Now, the challenge is: do you agree to disagree and choose to find a way to live in peace?
As a southerner, I love to cook "southern" dishes. As a Yankee, my husband has "northern" taste for his. When we first were married I would get upset when I prepared a delicious meal and he would he would come home and start tasting it and telling me: "This needs a little allspice, this needs a little turmeric, this needs a little dill,..." To my way of tasting it needed nothing but for him to be thankful I prepared it and to be eaten!
And so meal after meal, he would doctor the dishes and I would get angry. Besides not wanting him to doctor my perfect dish, after he doctored it, I did not like the taste and could not eat it. I made it. It took me hours, now thanks to his doctoring it with Yankee spices, I could not eat it. It was strange tasting and I did not want the strange taste, my dish was good enough.
Finally, he did this doctoring enough, that I stopped cooking for him altogether, I told him to eat at this mother's. I could eat a quick banana sandwich and voila, no dishes to clean or wash, I cut my time in the kitchen to zero. Banana sandwiches make grocery shopping easier too. I really disliked grocery shopping!
He was not happy with my decision. His mother cooked for him every day of his life, when he was home, he thought a wife would too. I gave him a recipe book and said, "You can read, you can learn to cook!"
In time after years of marriage, many things changed for the better, he learned to cook, (bonus, he loved to cook) and he loved to go to the grocery store shopping, we each cooked our dish and would separate out a portion for the other to flavor it to individual tastes, and he learned to like some of my Southern dishes, and I learn to like some of his Yankee dishes. We laugh now when we think of the arguments over cooking we use to share. We both are great cooks and now we both cook holiday meals. I make the southern dishes we like as a family and he makes his Yankee dishes, the children are great cooks as well. Holiday dinners have everyone's favorite dish on the table.
Everyone helps to buy, cook, and clean up the dishes. There are no disagreements anymore.
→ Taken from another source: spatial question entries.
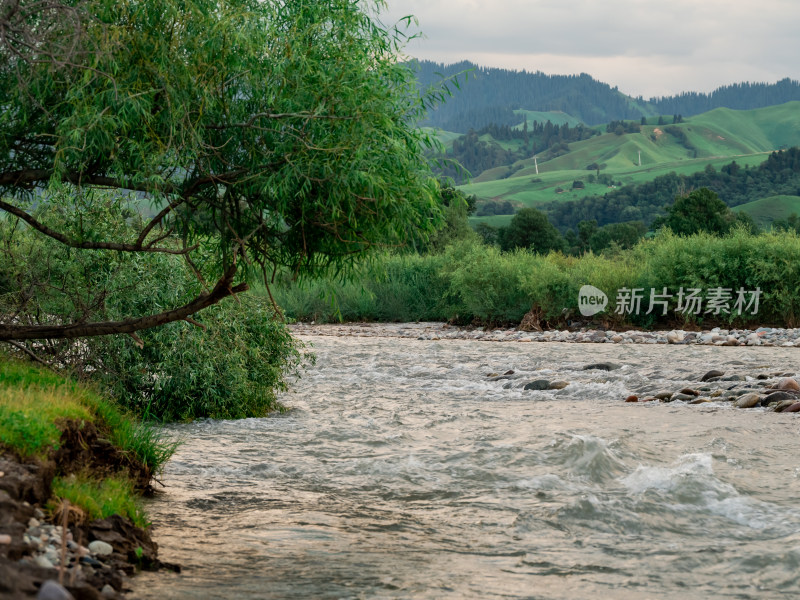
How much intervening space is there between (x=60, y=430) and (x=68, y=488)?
615 millimetres

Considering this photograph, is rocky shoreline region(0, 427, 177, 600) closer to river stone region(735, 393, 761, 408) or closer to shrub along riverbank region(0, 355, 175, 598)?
shrub along riverbank region(0, 355, 175, 598)

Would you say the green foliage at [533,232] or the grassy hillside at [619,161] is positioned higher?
the grassy hillside at [619,161]

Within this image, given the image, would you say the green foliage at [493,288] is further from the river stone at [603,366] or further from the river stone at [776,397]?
the river stone at [776,397]

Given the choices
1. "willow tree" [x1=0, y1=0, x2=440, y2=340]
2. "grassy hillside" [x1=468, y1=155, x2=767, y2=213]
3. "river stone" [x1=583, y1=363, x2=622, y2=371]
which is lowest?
"river stone" [x1=583, y1=363, x2=622, y2=371]

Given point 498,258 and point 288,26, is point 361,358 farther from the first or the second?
point 288,26

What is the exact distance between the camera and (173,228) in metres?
7.23

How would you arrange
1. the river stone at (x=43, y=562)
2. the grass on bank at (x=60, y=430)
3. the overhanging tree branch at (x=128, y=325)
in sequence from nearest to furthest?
the river stone at (x=43, y=562) → the grass on bank at (x=60, y=430) → the overhanging tree branch at (x=128, y=325)

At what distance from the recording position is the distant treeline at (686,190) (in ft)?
321

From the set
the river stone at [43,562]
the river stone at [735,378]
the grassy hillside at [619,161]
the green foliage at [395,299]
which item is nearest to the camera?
the river stone at [43,562]

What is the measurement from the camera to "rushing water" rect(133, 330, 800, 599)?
18.3 feet

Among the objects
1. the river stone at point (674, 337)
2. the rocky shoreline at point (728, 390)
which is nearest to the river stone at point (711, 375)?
the rocky shoreline at point (728, 390)

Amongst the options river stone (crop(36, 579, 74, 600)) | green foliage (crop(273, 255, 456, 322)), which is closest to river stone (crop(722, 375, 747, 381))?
river stone (crop(36, 579, 74, 600))

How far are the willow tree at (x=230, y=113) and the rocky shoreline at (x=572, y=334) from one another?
17.3 meters

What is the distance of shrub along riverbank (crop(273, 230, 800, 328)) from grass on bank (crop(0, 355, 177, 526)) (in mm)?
13639
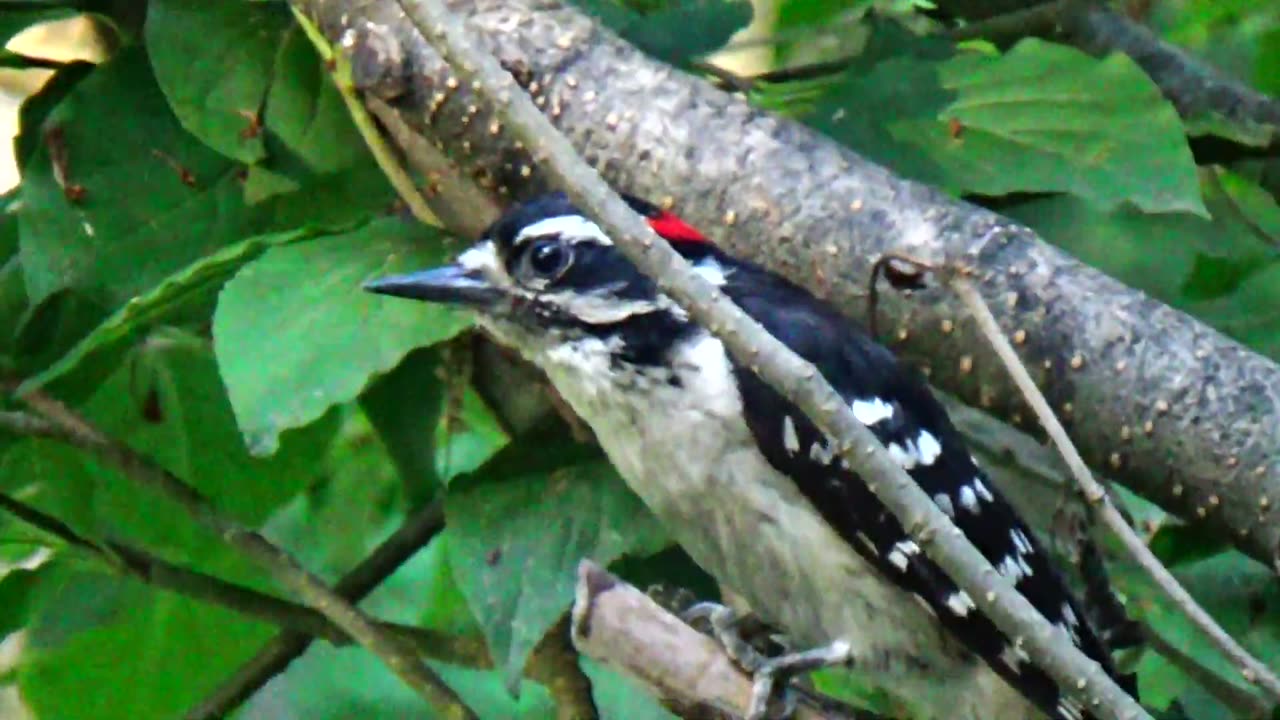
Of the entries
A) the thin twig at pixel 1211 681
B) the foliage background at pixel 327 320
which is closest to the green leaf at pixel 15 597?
the foliage background at pixel 327 320

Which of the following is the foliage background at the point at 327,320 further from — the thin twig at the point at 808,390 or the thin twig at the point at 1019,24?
the thin twig at the point at 808,390

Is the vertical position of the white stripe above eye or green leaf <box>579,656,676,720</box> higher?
the white stripe above eye

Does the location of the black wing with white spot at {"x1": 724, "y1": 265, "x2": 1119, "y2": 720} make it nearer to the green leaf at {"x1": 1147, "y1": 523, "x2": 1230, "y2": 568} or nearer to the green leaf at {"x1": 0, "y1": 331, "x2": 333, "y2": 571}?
the green leaf at {"x1": 1147, "y1": 523, "x2": 1230, "y2": 568}

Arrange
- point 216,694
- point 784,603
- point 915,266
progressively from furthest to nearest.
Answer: point 216,694 < point 784,603 < point 915,266

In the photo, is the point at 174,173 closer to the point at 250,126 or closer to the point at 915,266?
the point at 250,126

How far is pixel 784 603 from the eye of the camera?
1978mm

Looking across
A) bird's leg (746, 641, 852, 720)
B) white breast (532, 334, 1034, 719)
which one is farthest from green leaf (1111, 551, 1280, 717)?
bird's leg (746, 641, 852, 720)

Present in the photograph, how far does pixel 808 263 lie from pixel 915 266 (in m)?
0.18

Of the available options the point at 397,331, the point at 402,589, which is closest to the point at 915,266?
the point at 397,331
Thankful for disagreeable viewpoints that cause change. If peace is to be, we all need to pitch in to help. First ground rules are set, respect for the rules, and all agree to work towards the goal and in time, the respect for differing opinions with the agreement to work together. If peace is to be, it must begin with me. Now there is peace in the kitchen, it can spread to the world if we work together.